Substituir verbos de sentido genérico por outros de sentido específico é tornar a frase clara e a informação precisa, contextualizando melhor o leitor.
Ainda há um grupo de curingas que “redator de carteirinha” não usa. Eles são próprios de textos mais “nobres” e rebuscados. Aparecem, por exemplo, em relatórios técnicos e administrativos, manuais de todo tipo, normas, teses e monografias, textos jurídicosem geral. Juízes, promotores, ministros do STF, deputados, senadores, secretários municipais e estaduais, todos adoram encaixar um destes “curinguinhas” em seus textos.
São os malditos: mesmo, próprio, citado, referido, mencionado, em questão, supracitado, entre outros.
Às vezes, eles são absolutamente dispensáveis. Basta simplesmente retirá-los da frase. Outras vezes, a simples mudança na ordem das palavras elimina os curingas e imprime a clareza e a objetividade desejadas.
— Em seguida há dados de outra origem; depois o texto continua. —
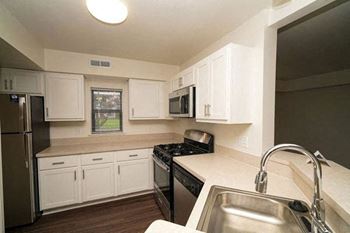 A kitchen with stainless steel appliances 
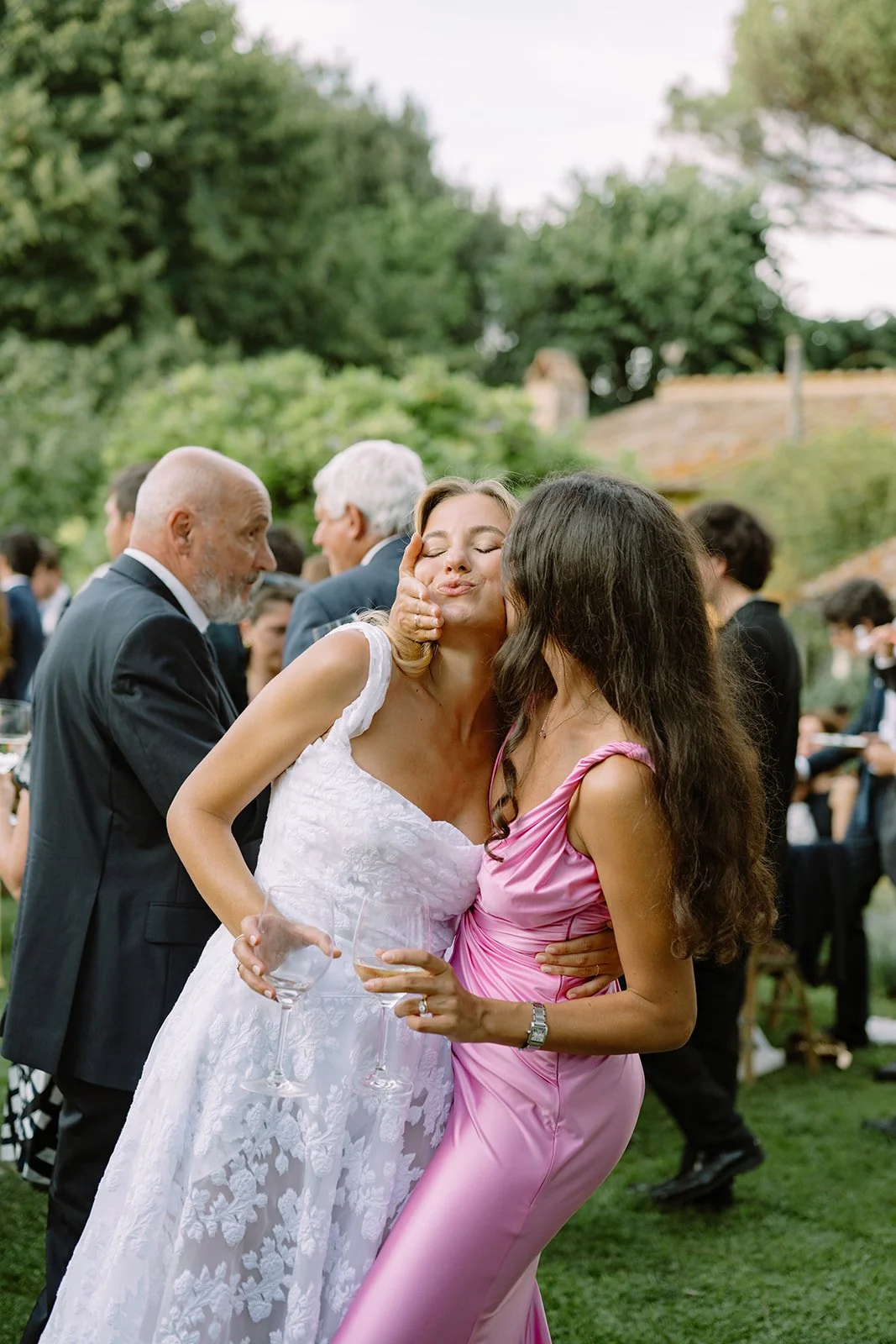 Two women, one in a white dress and the other in a pink dress, are hugging and sharing a kiss at an outdoor wedding reception.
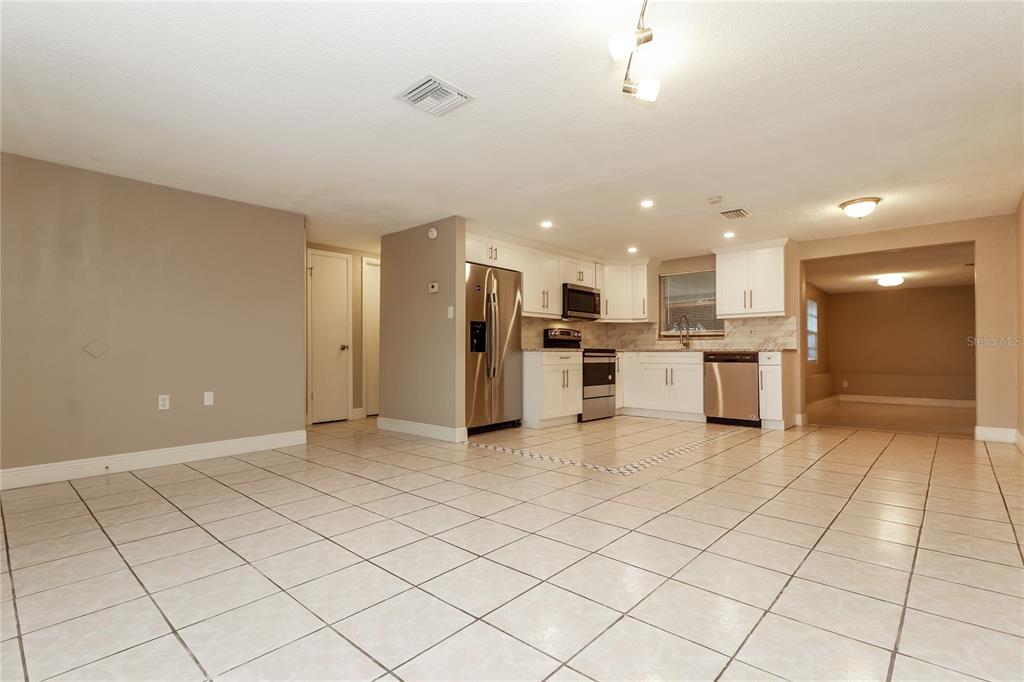 9226 Rainbow Lane Port Richey, FL 34668 - Photo 3 of 16 a view of kitchen with stainless steel appliances granite countertop a refrigerator and a stove top oven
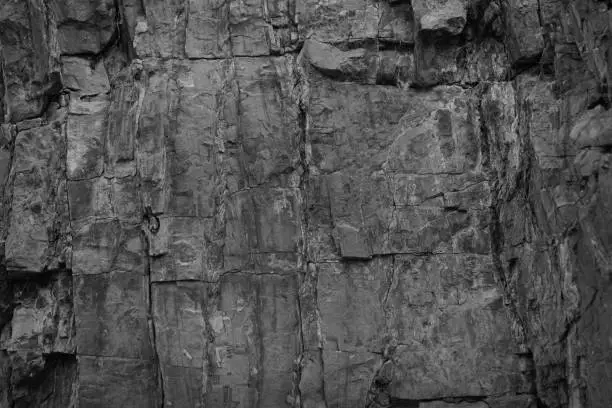 Photo of Black rock texture. Monochrome stone backdrop. Rough mountain surface. Close-up. Empty space.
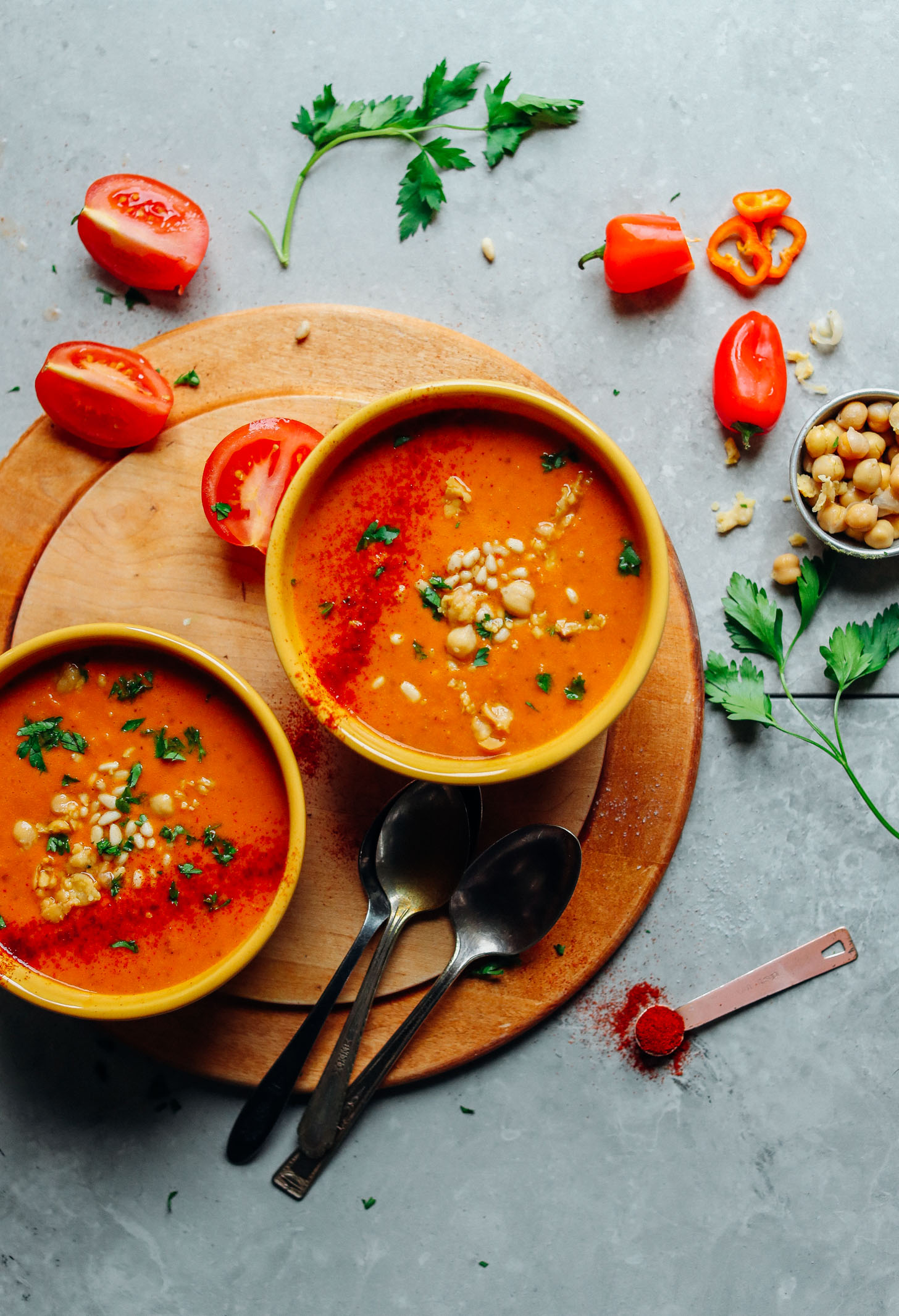 Two bowls of vegan Romesco Soup with Smashed Chickpeas surrounded by fresh tomatoes, red bell peppers, chickpeas, parsley, and smoked paprika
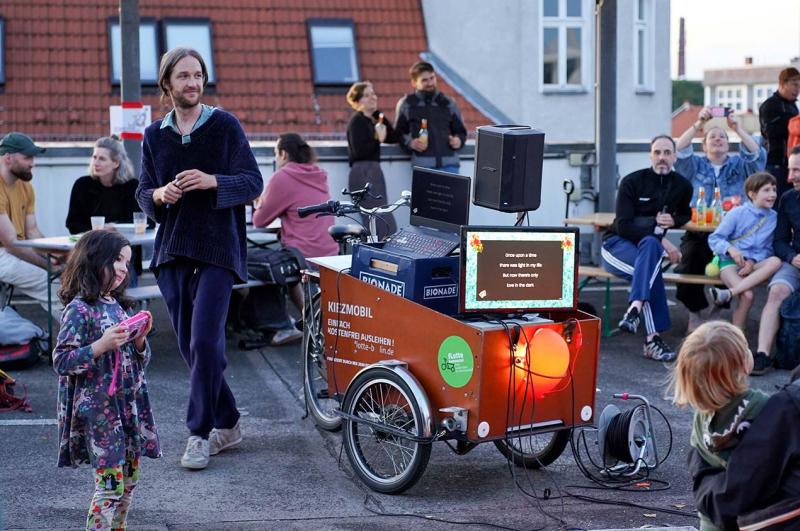 Performer with a cargo bike karaoke setup, including a lyric screen and speakers, surrounded by adults and children at an outdoor community gathering.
Uma terceira saída é substituí-los por sinônimos, hiperônimos, pronomes, siglas, numerais e advérbios.
Repare:
- Antes de entrar no elevador, verifique se o mesmo se encontra no andar.
- Duas ambulâncias do Corpo de Bombeiros chocaram-se violentamente. O motorista de uma das mesmas alegou que o feio na hora falhou.
- A Varig informou aos passageiros do voo 2345 que o embarque do mesmo, quando autorizado, seria feito pelo portão nove.
- A mãe e a tia desmaiaram durante o enterro das irmãs Célia e Ana Cristina. As mesmas foram socorridas no cemitério por populares.
- O secretário disse que pretende disponibilizar as normas e procedimentos, para que os funcionários tenham acesso às mesmas sempre que os próprios julgarem necessário.
- Há muitos argentinos em Foz do Iguaçu. Para hospedar os mesmos, a rede hoteleira teve de se aparelhar.
- O porta-voz da Presidência da República quer processar o JORNAL DO BRASIL por difamação. Agora, caberá ao mesmo defender-se da acusação.
- O deputado João da Silva foi convidado para assumir a Secretaria Geral do Ministério da Cultural. Mas o mesmo ainda não respondeu ao convite.